One morning this week I was reflecting on what it takes to strengthen faith. The Word of God taken to heart was clearly the top priority. (‘Faith comes by hearing and hearing by the Word of God’, Rom.10:17). But it seems to me that I am lacking an overarching mindset that is essential to absorbing the Word in a transformative way. How do I ward off doubt when things don’t appear to be heading the right direction?
What do you do, for instance, when people make dumb decisions (well, that’s how you perceive them anyway, and consequences follow and it looks like God’s not got this under control)? I was reading in I Kings this week, (my ‘regular’ reading, when I’m not doing bunny trails elsewhere), the story of Rehoboam inheriting his dad’s (Solomon’s) kingdom. He followed a bad piece of advice in setting policy with his subjects and next thing you know, POOF, they’ve given allegiance to somebody else and he’s lost the bulk of his kingdom. Oh NO! what’s happening!! If I’d have been his mom I’d have been in deep distress! But Scripture records: “It was a turn of affairs brought about by the LORD that He might fulfill His word.” (I Kings 12:19) There were far-reaching effects of Rehoboam’s foolishness but none that escaped the Sovereign plan of God. And lest crestfallen Rehoboam attempt to undo things and fix his mistake or fight his consequences he was warned: don’t do it ‘for this thing is from me.’
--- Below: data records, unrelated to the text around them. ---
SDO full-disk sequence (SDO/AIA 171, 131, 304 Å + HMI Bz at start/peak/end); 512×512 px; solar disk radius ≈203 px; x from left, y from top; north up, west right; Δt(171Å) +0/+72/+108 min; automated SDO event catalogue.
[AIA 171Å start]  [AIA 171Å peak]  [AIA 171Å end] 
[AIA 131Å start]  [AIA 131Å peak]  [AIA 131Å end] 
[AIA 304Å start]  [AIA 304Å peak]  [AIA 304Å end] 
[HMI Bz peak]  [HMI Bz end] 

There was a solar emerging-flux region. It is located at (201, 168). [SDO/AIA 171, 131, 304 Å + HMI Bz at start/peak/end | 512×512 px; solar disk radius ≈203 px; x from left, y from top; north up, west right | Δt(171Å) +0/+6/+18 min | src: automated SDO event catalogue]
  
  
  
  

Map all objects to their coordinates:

Now, those simple phrases give me great encouragement. They supply the missing ingredient to a mindset of faith. To walk by faith is to trust God’s sovereignty over every circumstance. No wonder it’s His will that we give thanks in every thing, (I Thess. 5:18) because He is in control and will use it for good. Even the bad things He makes to fit His design, for His Kingdom’s sake. The Lord would preserve a remnant despite the foolishness and sinfulness of faithless kings. From the tribe of Judah would come the King of Kings, first as a Lamb to die for the likes of foolish kings and doubting commoners and then as King, to invite them to join His invisible Kingdom until it comes into plain view. He is the sovereign King weaving His plan, fulfilling His purposes in everything.
So no matter what the situation ‘seems’ I can trust Him. Habakkuk had this one nailed down. He had gone to God with problems to big for him. God’s answers were likely not the ‘salvation’ Habbakuk was hoping for-- this being carried off into captivity by a merciless enemy. Things were definitely going to get much worse before they got better. But God had a plan and it was enough for Habbakuk to know that the Sovereign God was accomplishing His purposes in His people. He does what seems an uncanny thing at this point. He recites a list of potential disasters…let me see, how bad might things get…as the backdrop for his dramatic statement of trust: “Yet will I rejoice in the Lord. I will take joy in the God of my salvation. Jehovah God is my strength.” He rested in the knowledge that God had everything under control and not only that, but that God would care for him and enable him to have the sure-footedness of a deer, to scale the heights and find there his refuge. This God is the author and finisher of my faith too. How can I walk by doubt when He invites me to ‘tread on my high places’?
Thanks again for sharing the journey with me. Won’t it be something when we can see how all the things God allows are woven into a shining tapestry for the glory of our Great King?! It’ll be a sight for sore and straining eyes!
“For who is God, except the LORD? And who is a rock, except our God? It is God who arms me with strength, and makes my way perfect. He makes my feet like the deer, and sets me on my high places.”